À ce jour, les Palestiniens doivent prouver que leur “centre de vie” est à Jérusalem afin de vivre dans la ville où ils sont nés.

Décentralisation du traçage

Le suivi du nombre de cas confirmés à Jérusalem-Est s’est fait selon un processus incohérent et peu fiable.

En raison de la nature de l’annexion par Israël de Jérusalem-Est, le ministère israélien de la Santé est le seul organe ayant accès aux chiffres relatifs aux Palestiniens infectés par le virus dans la ville.

En l’absence de données ventilées, précise le rapport, trois instances différentes décomptent les cas confirmés : le ministère israélien de la Santé, la municipalité de Jérusalem, sous contrôle d’Israël, et des groupes appartenant à l’Alliance de Jérusalem contre la pandémie de coronavirus.

Cette situation donne lieu à des chiffrages disparates, si bien que ni le ministère de la Santé de l’Autorité palestinienne ni l’Organisation mondiale de la Santé n’ont une vision claire de l’étendue de l’épidémie à Jérusalem-Est.

Abandon et définancement des hôpitaux

Les effets de l’abandon chronique des hôpitaux palestiniens de Jérusalem-Est et de leur affaiblissement par Israël sont devenus évidents au cours de la pandémie.

Les Palestiniens de Cisjordanie occupée et de Gaza dépendent des hôpitaux de Jérusalem-Est pour obtenir des soins qui ne leur seraient pas accessibles ailleurs.

Trois hôpitaux de Jérusalem-Est ont été désignés pour les soins liés au coronavirus : l’hôpital al-Makassed, l’hôpital Augusta Victoria et l’hôpital Saint-Joseph.

“La pandémie a frappé à une période où tous ces hôpitaux faisaient déjà face à des conditions économiques exceptionnellement difficiles et à un sous-financement chronique”, souligne le rapport.

En 2018, l’administration Trump a amputé de plus de 25 millions de dollars l’aide concédée à six hôpitaux de Jérusalem-Est.

À eux tous, les trois hôpitaux désignés pour accueillir les malades du COVID-19 n’ont que 22 respirateurs et 62 lits pour ces patients.

Certes, les Palestiniens peuvent solliciter un traitement médical dans les hôpitaux israéliens, mais “la disponibilité des hôpitaux israéliens ne décharge pas les autorités israéliennes d’occupation de leur responsabilité concernant l’affaiblissement délibéré, la dégradation et l’abandon systématique des hôpitaux palestiniens de Jérusalem-Est”, affirme le rapport.

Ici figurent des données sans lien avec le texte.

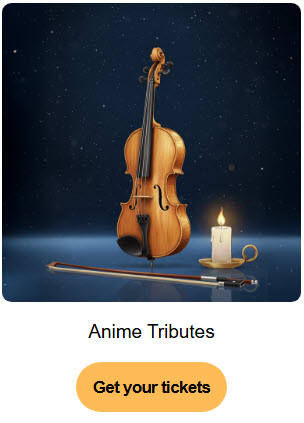 Candlelight Concerts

Attaques contre les militants de la santé

Les forces israéliennes ont persisté à attaquer les militants de la santé pendant la pandémie. Israël a ciblé et interpellé systématiquement les militants qui distribuaient des brochures d’information dans la ville, et a arrêté des Palestiniens qui désinfectaient de façon bénévole des espaces publics, notamment les mosquées.

Les forces israéliennes ont même fait une descente dans un centre de tests du quartier de Silwan, soutenant d’abord qu’il était géré par des médecins dépourvus de permis avant de donner comme prétexte de la fermeture du centre la supervision de ses activités par l’Autorité palestinienne.

En fait, le médecin assurant l’administration du centre avait un permis délivré par Israël, comme il l’a confirmé aux groupes de défense des droits humains qui ont établi le nouveau rapport.

“Quel que soit le prétexte donné, le seul fait que les Palestiniens aient été forcés de mettre en place par eux-mêmes un centre de tests, et la fermeture ultérieure du centre par la puissance occupante témoignent de la carence constante d’Israël, qui ne remplit pas ses obligations de mettre en œuvre sans discrimination les droits des Palestiniens à la santé et à la vie”.

Il y a actuellement presque 12 000 cas confirmés de COVID-19 en Cisjordanie occupée. Ce chiffre comprend plus de 2 100 cas à Jérusalem-Est.

Il y a 75 cas confirmés dans la Bande de Gaza. À ce jour, 70 Palestiniens sont morts de cette maladie.

En refusant aux Palestiniens les soins de santé de base – et, pire encore, en attaquant leurs installations de soins – Israël a rendu inévitable un accroissement de la mortalité.